Problem:
Print, unchanged, the portion of the entries below that opens with the line containing "What is the" and closes with the line containing "5. the red tile roof at (x=54, y=193)", keeping both of those lines.

Information supplied:
*-*-*

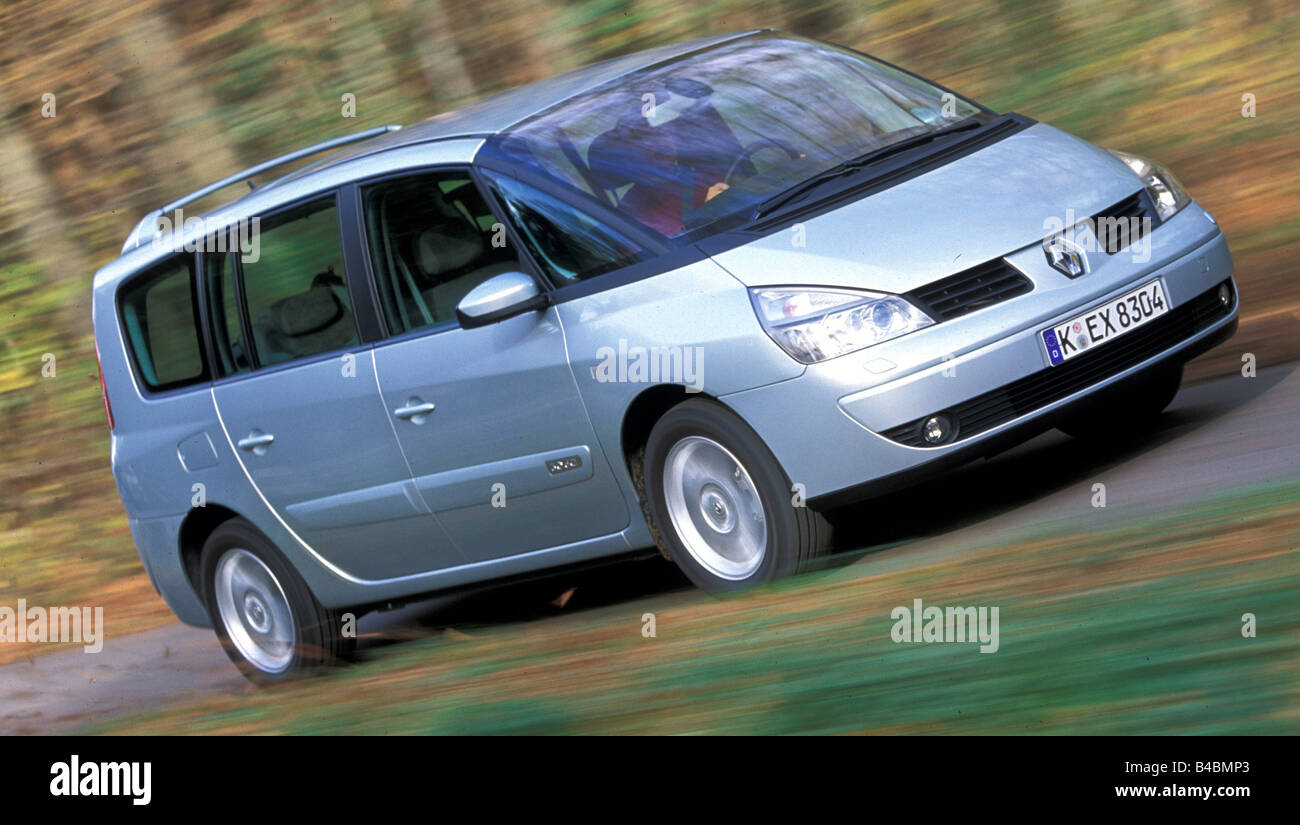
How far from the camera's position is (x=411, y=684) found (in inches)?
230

*-*-*

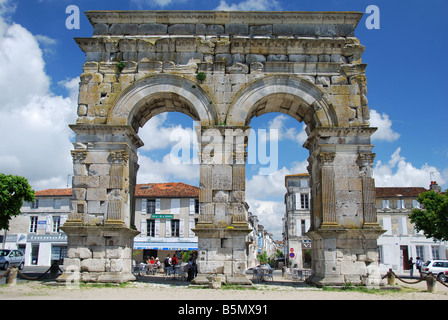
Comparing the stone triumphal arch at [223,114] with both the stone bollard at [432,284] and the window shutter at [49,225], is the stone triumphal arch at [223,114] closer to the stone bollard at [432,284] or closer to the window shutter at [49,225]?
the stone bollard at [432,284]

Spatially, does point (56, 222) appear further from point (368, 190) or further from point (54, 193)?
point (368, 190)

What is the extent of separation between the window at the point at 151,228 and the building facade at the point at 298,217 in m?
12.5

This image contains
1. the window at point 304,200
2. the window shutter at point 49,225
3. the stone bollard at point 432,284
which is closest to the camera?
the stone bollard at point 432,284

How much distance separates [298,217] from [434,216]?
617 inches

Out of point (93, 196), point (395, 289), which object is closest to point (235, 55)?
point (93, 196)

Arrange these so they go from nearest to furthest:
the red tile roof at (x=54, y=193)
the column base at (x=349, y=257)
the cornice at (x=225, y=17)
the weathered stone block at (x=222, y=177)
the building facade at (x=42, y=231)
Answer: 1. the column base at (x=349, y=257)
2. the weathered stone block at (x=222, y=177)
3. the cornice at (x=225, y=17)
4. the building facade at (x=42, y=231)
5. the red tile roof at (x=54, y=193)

*-*-*

Result:
What is the extent of separation between the window at the point at 151,228 and the building facade at the point at 298,217 in m?
12.5

This image contains
1. the window at point 304,200
2. the window shutter at point 49,225
3. the stone bollard at point 432,284
which is closest to the camera?
the stone bollard at point 432,284

How much distance separates [298,217] from [434,216]?
617 inches

Out of point (93, 196), point (395, 289), which object is closest to point (235, 55)?
point (93, 196)

Arrange these so they go from nearest to furthest:
the red tile roof at (x=54, y=193)
the column base at (x=349, y=257)
the cornice at (x=225, y=17)
the weathered stone block at (x=222, y=177)
the building facade at (x=42, y=231)
Answer: 1. the column base at (x=349, y=257)
2. the weathered stone block at (x=222, y=177)
3. the cornice at (x=225, y=17)
4. the building facade at (x=42, y=231)
5. the red tile roof at (x=54, y=193)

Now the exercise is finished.